## PROBLEM DETAILS
Copy out the text of every item below word for word, leaving out the pictures.

Start of INFORMATION SUPPLIED

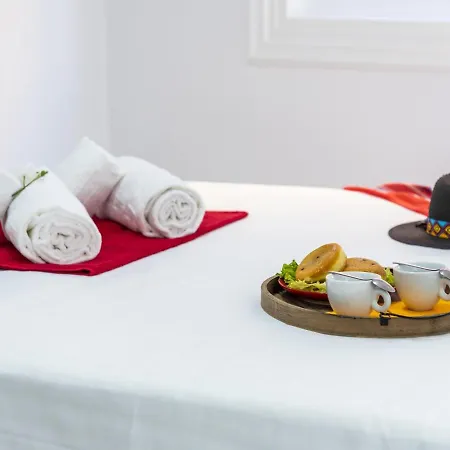 Gloria 34 Gallery One Bedroom With Wi Fi Apartment *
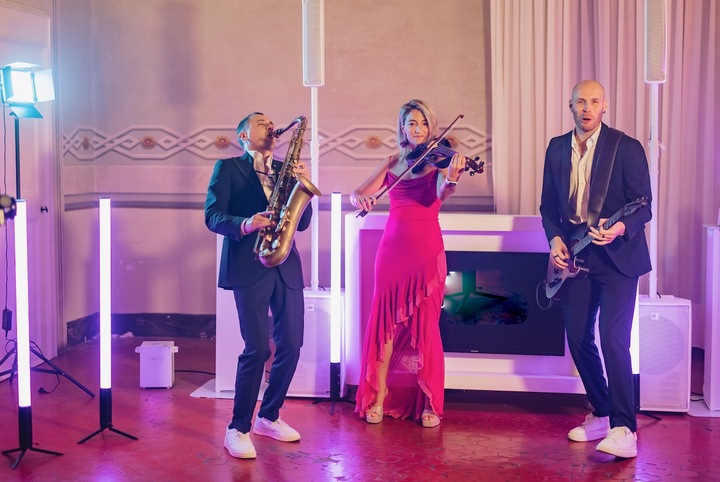 Joyous Beats - performance photo 38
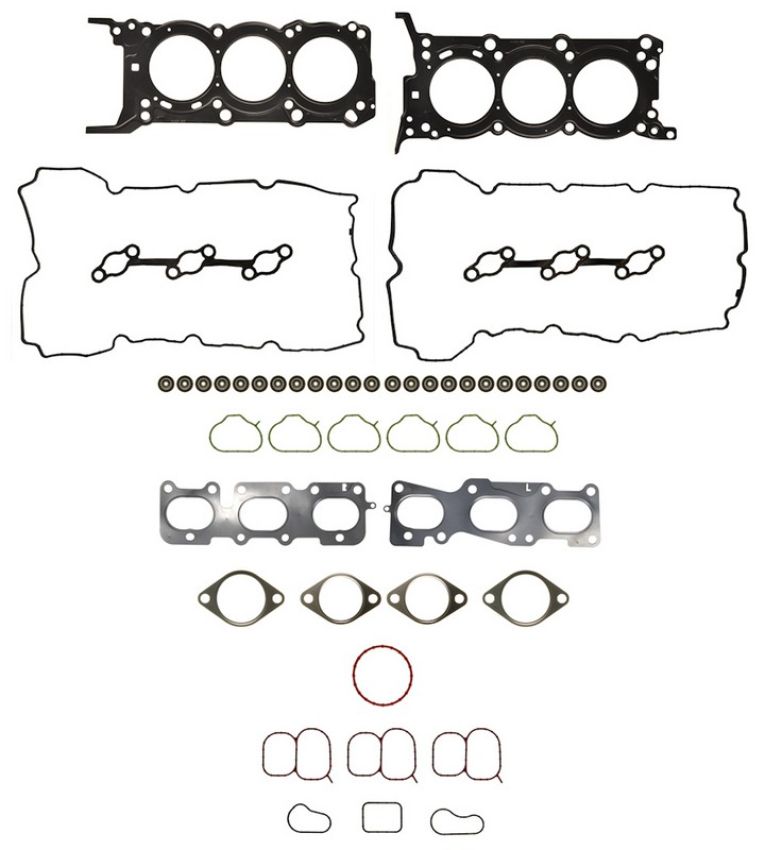 Ajusa 52349700 Head Set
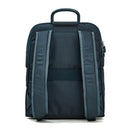 Zaino Donna Porta PC 14" MANDARINA DUCK linea MD20 in Tessuto Starry Night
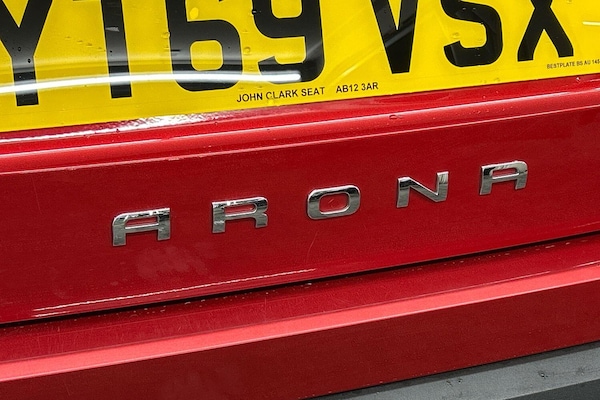 Used SEAT Arona 2019 for sale - 75478587: Photo 20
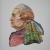 Carl Philipp Emanuel Bach von Remigius Sappa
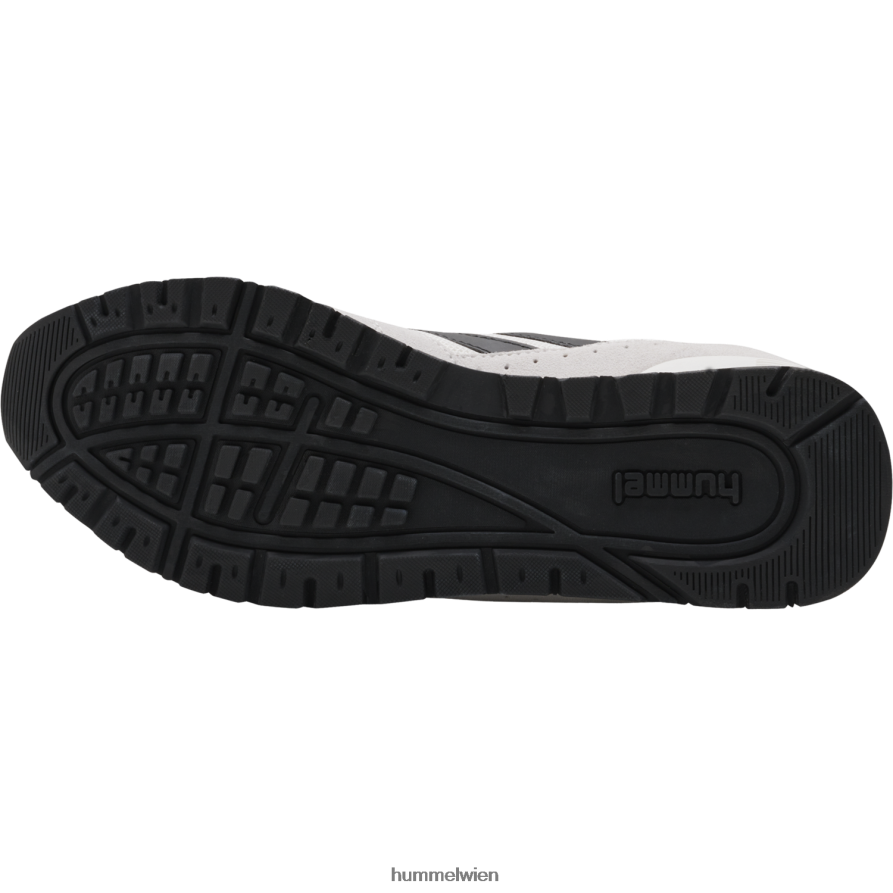 Hummel unisex Monaco 86 2FT6X81892 \Turnschuhe\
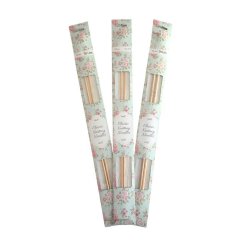 Rovné ihlice bambusové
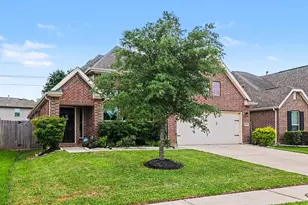 14023 Windover Park Ln, Cypress, TX 77429 - Photo 35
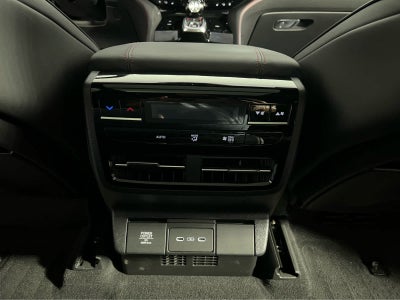 2025 Acura MDX SH-AWD A-SPEC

End of INFORMATION SUPPLIED

## FINISHED TASK
 Gloria 34 Gallery One Bedroom With Wi Fi Apartment *
 Joyous Beats - performance photo 38
 Ajusa 52349700 Head Set
 Zaino Donna Porta PC 14" MANDARINA DUCK linea MD20 in Tessuto Starry Night
 Used SEAT Arona 2019 for sale - 75478587: Photo 20
 Carl Philipp Emanuel Bach von Remigius Sappa
 Hummel unisex Monaco 86 2FT6X81892 \Turnschuhe\
 Rovné ihlice bambusové
 14023 Windover Park Ln, Cypress, TX 77429 - Photo 35
 2025 Acura MDX SH-AWD A-SPEC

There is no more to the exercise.